=== Task objective ===
Reproduce every line of the listing below without changing a single word or character.

Items from a data source:
******************************
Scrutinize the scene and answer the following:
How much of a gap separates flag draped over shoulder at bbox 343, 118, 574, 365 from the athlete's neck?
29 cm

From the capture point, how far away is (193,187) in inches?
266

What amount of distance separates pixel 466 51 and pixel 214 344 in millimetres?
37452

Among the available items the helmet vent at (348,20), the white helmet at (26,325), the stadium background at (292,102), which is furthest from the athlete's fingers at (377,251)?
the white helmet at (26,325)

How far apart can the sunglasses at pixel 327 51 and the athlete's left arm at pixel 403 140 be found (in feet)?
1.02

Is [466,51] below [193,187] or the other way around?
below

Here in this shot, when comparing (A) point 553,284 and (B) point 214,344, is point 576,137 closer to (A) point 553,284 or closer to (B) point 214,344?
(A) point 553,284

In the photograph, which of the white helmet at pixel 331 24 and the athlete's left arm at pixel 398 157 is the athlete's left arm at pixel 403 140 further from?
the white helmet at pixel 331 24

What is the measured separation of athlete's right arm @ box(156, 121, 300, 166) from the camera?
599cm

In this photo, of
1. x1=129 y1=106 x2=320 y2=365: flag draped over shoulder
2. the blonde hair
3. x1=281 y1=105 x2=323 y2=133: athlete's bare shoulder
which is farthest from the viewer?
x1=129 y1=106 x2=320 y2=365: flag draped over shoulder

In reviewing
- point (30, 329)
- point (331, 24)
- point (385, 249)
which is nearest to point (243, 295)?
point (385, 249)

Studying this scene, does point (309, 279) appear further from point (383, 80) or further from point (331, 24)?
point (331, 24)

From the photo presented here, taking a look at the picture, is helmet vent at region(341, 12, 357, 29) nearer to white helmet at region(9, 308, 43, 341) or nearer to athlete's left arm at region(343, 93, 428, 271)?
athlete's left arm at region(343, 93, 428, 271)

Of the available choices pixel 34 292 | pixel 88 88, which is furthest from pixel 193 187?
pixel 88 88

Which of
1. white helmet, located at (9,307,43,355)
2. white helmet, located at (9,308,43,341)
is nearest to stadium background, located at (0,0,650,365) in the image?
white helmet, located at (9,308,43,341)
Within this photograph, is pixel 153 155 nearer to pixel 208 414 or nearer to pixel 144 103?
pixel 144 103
******************************
=== Written reply ===
Scrutinize the scene and answer the following:
How much of a gap separates flag draped over shoulder at bbox 343, 118, 574, 365 from the athlete's neck?
29 cm

From the capture point, how far away is (193,187) in inches?
266

What amount of distance separates pixel 466 51 and pixel 214 344 in millimetres?
37452

Among the available items the helmet vent at (348,20), the white helmet at (26,325), the stadium background at (292,102), which is furthest from the athlete's fingers at (377,251)?
the white helmet at (26,325)

How far apart can the sunglasses at pixel 327 51 and the athlete's left arm at pixel 403 140 be found (in feet)?
1.02

Is [466,51] below [193,187] or the other way around?
below

Here in this shot, when comparing (A) point 553,284 and (B) point 214,344, is point 576,137 closer to (A) point 553,284 or closer to (B) point 214,344?
(A) point 553,284

In the photograph, which of the white helmet at pixel 331 24 and the athlete's left arm at pixel 398 157 is the athlete's left arm at pixel 403 140 further from?
the white helmet at pixel 331 24

What is the measured separation of athlete's right arm @ box(156, 121, 300, 166) from the camera?
599cm

In this photo, of
1. x1=129 y1=106 x2=320 y2=365: flag draped over shoulder
2. the blonde hair
3. x1=281 y1=105 x2=323 y2=133: athlete's bare shoulder
which is farthest from the viewer?
x1=129 y1=106 x2=320 y2=365: flag draped over shoulder

In reviewing
- point (30, 329)
- point (331, 24)
- point (385, 249)
which is nearest to point (243, 295)?
point (385, 249)

Studying this scene, does point (309, 279) appear further from point (383, 80) or further from point (331, 24)?
point (331, 24)

From the photo presented here, taking a look at the picture, is helmet vent at region(341, 12, 357, 29) nearer to white helmet at region(9, 308, 43, 341) or nearer to athlete's left arm at region(343, 93, 428, 271)?
athlete's left arm at region(343, 93, 428, 271)

Of the available choices pixel 34 292 | pixel 88 88, which is furthest from pixel 193 187?
pixel 88 88

Which of
1. white helmet, located at (9,307,43,355)
2. white helmet, located at (9,308,43,341)
is nearest to stadium background, located at (0,0,650,365) in the image?
white helmet, located at (9,308,43,341)
Within this photograph, is pixel 153 155 nearer to pixel 208 414 or nearer to pixel 144 103?
pixel 144 103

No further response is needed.